Pig:使用外部模式文件加载数据文件 [英] Pig: loading a data file using an external schema file
问题描述
我有一个数据文件和一个相应的模式文件存储在不同的位置。
我想使用模式文件中的模式加载数据。我尝试使用
A = LOAD'< file path>'USING PigStorage('\\\')as'<模式文件路径>'
但会出错。
正确加载文件的语法是什么?
模式文件格式如下所示:
data1 - complex - - - - format - -
pre
data1 event_type - - - - long - ends\001'
data1 event_id - - - - - varchar(50) - ends'\001'
data1 name_format - - - - - varchar(10) - ends newline
解决方案AS子句用于直接指定模式而不是模式文件的路径。 b
A = LOAD'< file path>'使用PigStorage('\\\')作为'type:long,id:chararray,nameformat:chararray' ;
或者,一个名为
.pig_schema
的文件包含模式并位于您的输入目录中也可以工作。但从来没有尝试过。它必须是具有以下语法的JSON文件:
{fields:[
{name: type,type:55,description:Fu,schema:null},
{name:id,type:15,description:Bar ,schema:null},
{name:nameFormat,type:55,description:Xu,schema:null},
]版本:0,sortKeys:[],sortKeyOrders:[]}
如果您在使用PigStorage进行存储时指定了-schema选项,则也会生成该文件。
I have a data file and a corresponding schema file stored in separate locations. I would like to load the data using the schema in the schema-file. I tried using
A= LOAD '<file path>' USING PigStorage('\u0001') as '<schema-file path>'
but get an error.
What is the syntax for correctly loading the file?
The schema file format is something like:
data1 - complex - - - - format - - data1 event_type - - - - - long - "ends '\001'" data1 event_id - - - - - varchar(50) - "ends '\001'" data1 name_format - - - - - varchar(10) - "ends newline"
解决方案The AS clause is for specifying the schema directly not the path to the schema file.
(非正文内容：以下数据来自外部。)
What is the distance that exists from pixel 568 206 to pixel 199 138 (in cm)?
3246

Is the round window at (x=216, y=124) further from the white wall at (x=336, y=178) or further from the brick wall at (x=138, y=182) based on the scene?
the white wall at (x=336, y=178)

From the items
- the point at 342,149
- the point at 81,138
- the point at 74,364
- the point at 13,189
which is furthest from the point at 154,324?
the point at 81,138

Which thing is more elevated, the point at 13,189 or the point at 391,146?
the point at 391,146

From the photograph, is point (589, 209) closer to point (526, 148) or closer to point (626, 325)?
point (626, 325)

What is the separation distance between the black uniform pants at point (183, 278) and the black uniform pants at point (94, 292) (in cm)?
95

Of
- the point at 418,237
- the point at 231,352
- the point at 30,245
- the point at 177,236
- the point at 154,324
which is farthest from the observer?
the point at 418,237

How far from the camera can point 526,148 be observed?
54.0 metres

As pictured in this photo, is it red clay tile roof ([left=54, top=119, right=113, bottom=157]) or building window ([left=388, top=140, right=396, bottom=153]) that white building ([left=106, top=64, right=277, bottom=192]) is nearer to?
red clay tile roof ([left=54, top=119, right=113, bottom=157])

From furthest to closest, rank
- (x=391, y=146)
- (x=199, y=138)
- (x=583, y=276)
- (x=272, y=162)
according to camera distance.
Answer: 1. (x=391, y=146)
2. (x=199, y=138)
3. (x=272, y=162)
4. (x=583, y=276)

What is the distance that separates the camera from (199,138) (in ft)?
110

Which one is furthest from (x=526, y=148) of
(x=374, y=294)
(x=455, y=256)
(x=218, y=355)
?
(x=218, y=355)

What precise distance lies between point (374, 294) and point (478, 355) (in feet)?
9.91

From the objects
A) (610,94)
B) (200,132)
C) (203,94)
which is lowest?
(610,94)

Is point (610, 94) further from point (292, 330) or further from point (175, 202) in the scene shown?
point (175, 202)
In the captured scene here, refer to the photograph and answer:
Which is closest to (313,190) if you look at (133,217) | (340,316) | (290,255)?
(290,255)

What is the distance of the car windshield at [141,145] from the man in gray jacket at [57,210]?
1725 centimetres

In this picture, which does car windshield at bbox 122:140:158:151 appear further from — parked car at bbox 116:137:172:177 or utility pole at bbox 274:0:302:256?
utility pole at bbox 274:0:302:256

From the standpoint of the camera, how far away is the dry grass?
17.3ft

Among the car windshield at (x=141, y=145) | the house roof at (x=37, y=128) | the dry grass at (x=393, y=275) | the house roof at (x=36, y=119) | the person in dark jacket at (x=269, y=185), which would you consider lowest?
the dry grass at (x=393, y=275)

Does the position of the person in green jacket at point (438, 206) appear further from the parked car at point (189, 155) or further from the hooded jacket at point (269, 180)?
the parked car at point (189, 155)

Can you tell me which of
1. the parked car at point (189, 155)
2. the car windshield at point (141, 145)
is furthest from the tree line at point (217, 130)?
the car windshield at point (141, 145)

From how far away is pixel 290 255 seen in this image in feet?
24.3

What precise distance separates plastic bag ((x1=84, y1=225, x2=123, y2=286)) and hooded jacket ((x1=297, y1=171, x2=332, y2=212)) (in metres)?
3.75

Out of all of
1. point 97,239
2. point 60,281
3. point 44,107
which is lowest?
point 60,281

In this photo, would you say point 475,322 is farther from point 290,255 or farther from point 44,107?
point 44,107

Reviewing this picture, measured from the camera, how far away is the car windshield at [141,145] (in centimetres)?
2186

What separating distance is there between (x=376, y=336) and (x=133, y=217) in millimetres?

A = LOAD '<file path>' USING PigStorage('\u0001') as 'type: long, id:chararray, nameformat:chararray';
Alternatively, a file named
.pig_schema
containing the schema and located in your input directory could work as well. Never tried that though. It must be a JSON file with the following syntax:{"fields":[ {"name":"type","type":55,"description":"Fu","schema":null}, {"name":"id","type":15,"description":"Bar","schema":null}, {"name":"nameFormat","type":55,"description":"Xu","schema":null}, ] ,"version":0,"sortKeys":[],"sortKeyOrders":[]}
This file is also generated if you specify the -schema option when storing with PigStorage.
这篇关于Pig:使用外部模式文件加载数据文件的文章就介绍到这了,希望我们推荐的答案对大家有所帮助,也希望大家多多支持IT屋!